▶ **Выбранный отрывок**:
----
Отсюда лежал путь вдоль западного побережья через Террацину, Неаполь, Капую, до самых южных точек Италии — Регия и Бриндизия.
По виа Аппия — царице римских дорог — нескончаемым потоком двигались те, кто решил отдохнуть в своих загородных поместьях, виллах и домиках в Кампании, Кумах или Байях — модных морских курортах, а также те, кто выбирался в более длительную поездку — деловую или туристическую — в Иллирию, Грецию, Сирию или Египет. Но немало среди выезжавших через Капенские ворота было и таких, которые стремились именно в Ариций.
То были паломники, жаждавшие поклониться великой Богине Диане, чей храм — один из самых знаменитых и популярных в то время в мире — находился в этом скромном городке в шестнадцати милях от Рима.
Римская Диана, чьим прообразом являлась греческая Артемида, была родной сестрой Аполлона. Удивительно красивая, она, тем не менее, решила навсегда остаться девственницей и не позволяла мужчинам хотя бы взглянуть на себя.
Когда самоуверенный охотник Актеон однажды дерзнул, затаившись в кустах, полюбоваться прекрасным телом Богини, которая купалась в озере, разгневанная Артемида тут же превратила его в оленя, и беднягу разорвали собственные псы, приняв за животное.
Но и сама Богиня очень любила охоту. С луком и копьем, со сворой быстроногих собак она могла целыми днями носиться по лесам, загоняя зайцев, вступая в единоборства с дикими кабанами и свирепыми волками.
Греки почитали Артемиду как Богиню рождения и смерти одновременно. Ей посвящали реки, ручьи и болота, леса и нивы. Ведь она благословляла и растения, и животных, и детей, помогала матерям при родах.
А как повелительницу смерти ее чтили в Спарте, где ежегодно перед алтарем Артемиды розгами секли мальчиков, так, чтобы кровь их брызгала на статую Богини. В Тавриде же в древности ей вообще приносили человеческие жертвы. Это пришлось сделать и царю Агамемнону перед тем, как отправиться на Троянскую войну, — он посвятил Артемиде свою дочь.
Римская же Диана поначалу была особой серьезной, достойной. Но очень скоро и она отказалась от строгой латинской одежды и набросила на себя короткий легкомысленный хитон, в котором так удобно охотиться в лесах.
Она даже обзавелась быстрой колесницей, чтобы можно было каждую ночь с ветерком промчаться по небу.
И моментально в нее влюбились все поэты и художники, именно Диана стала источником их вдохновения.
----
▶ **Строки данных**:

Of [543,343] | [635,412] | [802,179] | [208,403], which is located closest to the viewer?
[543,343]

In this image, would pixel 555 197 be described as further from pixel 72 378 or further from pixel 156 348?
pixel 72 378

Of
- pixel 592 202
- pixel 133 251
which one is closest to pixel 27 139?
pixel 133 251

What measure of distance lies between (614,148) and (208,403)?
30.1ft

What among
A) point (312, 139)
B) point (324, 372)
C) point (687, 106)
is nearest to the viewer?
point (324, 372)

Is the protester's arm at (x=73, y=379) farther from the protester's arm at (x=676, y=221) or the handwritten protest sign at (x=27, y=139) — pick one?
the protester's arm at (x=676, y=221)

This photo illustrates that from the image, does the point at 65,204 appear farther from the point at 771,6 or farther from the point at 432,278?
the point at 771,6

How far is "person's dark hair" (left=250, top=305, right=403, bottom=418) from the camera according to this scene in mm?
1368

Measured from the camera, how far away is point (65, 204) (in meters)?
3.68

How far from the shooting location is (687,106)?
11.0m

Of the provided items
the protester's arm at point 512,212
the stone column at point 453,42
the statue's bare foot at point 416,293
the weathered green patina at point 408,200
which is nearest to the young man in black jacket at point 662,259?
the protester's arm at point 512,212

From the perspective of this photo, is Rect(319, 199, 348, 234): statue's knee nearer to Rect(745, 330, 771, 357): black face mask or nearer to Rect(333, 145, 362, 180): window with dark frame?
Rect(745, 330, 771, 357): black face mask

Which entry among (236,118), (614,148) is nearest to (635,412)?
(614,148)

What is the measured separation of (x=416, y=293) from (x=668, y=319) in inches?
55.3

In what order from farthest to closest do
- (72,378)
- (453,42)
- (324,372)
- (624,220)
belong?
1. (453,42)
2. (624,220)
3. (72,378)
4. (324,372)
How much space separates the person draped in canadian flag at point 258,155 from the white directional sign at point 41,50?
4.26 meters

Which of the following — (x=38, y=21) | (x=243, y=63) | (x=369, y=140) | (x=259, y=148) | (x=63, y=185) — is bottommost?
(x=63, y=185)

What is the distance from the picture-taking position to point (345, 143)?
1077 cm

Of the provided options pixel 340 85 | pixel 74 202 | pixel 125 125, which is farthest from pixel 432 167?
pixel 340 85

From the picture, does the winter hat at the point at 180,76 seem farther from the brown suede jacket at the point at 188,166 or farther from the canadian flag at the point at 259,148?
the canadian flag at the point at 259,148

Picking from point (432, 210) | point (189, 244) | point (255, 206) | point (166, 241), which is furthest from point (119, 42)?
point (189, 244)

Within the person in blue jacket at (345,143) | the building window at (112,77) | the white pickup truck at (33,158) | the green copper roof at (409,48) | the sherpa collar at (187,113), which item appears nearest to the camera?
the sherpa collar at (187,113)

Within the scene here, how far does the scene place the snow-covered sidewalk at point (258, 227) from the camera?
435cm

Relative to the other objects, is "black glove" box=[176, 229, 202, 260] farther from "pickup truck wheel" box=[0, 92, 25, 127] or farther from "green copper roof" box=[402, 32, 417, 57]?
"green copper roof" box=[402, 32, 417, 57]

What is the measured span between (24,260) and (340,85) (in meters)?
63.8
----
▶ **Ваши задания**:
1. Выпишите из отрывка о Диане всё от слов «То были паломники, жаждавшие» и вплоть до слов «приняв за животное.».
2. Покажите каждую строку, где встречается слово «sherpa», с учетом регистра букв.
Отрывок и строки взяты из разных источников.

▶ **Ответы к заданиям**:
1.
То были паломники, жаждавшие поклониться великой Богине Диане, чей храм — один из самых знаменитых и популярных в то время в мире — находился в этом скромном городке в шестнадцати милях от Рима.
Римская Диана, чьим прообразом являлась греческая Артемида, была родной сестрой Аполлона. Удивительно красивая, она, тем не менее, решила навсегда остаться девственницей и не позволяла мужчинам хотя бы взглянуть на себя.
Когда самоуверенный охотник Актеон однажды дерзнул, затаившись в кустах, полюбоваться прекрасным телом Богини, которая купалась в озере, разгневанная Артемида тут же превратила его в оленя, и беднягу разорвали собственные псы, приняв за животное.

2.
Within the person in blue jacket at (345,143) | the building window at (112,77) | the white pickup truck at (33,158) | the green copper roof at (409,48) | the sherpa collar at (187,113), which item appears nearest to the camera?
the sherpa collar at (187,113)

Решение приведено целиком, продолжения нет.